▶ WORK INSTRUCTIONS
Reproduce each of the following lines word for word.

-- START OF SOURCE DATA --

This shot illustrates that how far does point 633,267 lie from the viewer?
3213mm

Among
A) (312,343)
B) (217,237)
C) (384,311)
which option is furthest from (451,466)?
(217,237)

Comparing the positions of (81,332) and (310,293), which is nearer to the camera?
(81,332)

-- END OF SOURCE DATA --

▶ TASK RESULT
This shot illustrates that how far does point 633,267 lie from the viewer?
3213mm

Among
A) (312,343)
B) (217,237)
C) (384,311)
which option is furthest from (451,466)?
(217,237)

Comparing the positions of (81,332) and (310,293), which is nearer to the camera?
(81,332)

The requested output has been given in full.